Extracted data entries
□ □ □ □ □

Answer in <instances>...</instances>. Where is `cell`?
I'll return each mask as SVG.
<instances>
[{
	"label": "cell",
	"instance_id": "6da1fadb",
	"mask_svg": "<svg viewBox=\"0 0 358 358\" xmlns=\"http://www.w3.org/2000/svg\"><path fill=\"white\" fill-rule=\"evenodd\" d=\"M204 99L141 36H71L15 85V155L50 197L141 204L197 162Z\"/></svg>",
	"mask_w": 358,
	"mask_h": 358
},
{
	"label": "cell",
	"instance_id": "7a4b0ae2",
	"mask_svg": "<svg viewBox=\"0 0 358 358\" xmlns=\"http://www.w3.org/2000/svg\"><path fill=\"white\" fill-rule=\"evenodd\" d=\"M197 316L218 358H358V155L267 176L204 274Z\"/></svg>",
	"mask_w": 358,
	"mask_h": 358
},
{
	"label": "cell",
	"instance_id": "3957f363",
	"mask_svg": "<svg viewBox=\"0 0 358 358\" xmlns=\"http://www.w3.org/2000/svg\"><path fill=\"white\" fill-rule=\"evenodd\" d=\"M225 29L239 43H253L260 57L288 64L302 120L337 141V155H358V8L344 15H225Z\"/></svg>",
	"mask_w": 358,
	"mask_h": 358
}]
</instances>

□ □ □ □ □

### Given instruction
Locate every line in the items above that contains the string "viewBox", and copy each one. Case counts.

### Solution to this problem
	"mask_svg": "<svg viewBox=\"0 0 358 358\" xmlns=\"http://www.w3.org/2000/svg\"><path fill=\"white\" fill-rule=\"evenodd\" d=\"M204 99L141 36H71L15 85V155L50 197L141 204L197 162Z\"/></svg>",
	"mask_svg": "<svg viewBox=\"0 0 358 358\" xmlns=\"http://www.w3.org/2000/svg\"><path fill=\"white\" fill-rule=\"evenodd\" d=\"M197 316L218 358H358V155L267 176L204 274Z\"/></svg>",
	"mask_svg": "<svg viewBox=\"0 0 358 358\" xmlns=\"http://www.w3.org/2000/svg\"><path fill=\"white\" fill-rule=\"evenodd\" d=\"M225 29L239 43H253L260 57L288 64L302 120L337 141V155H358V8L344 15H225Z\"/></svg>",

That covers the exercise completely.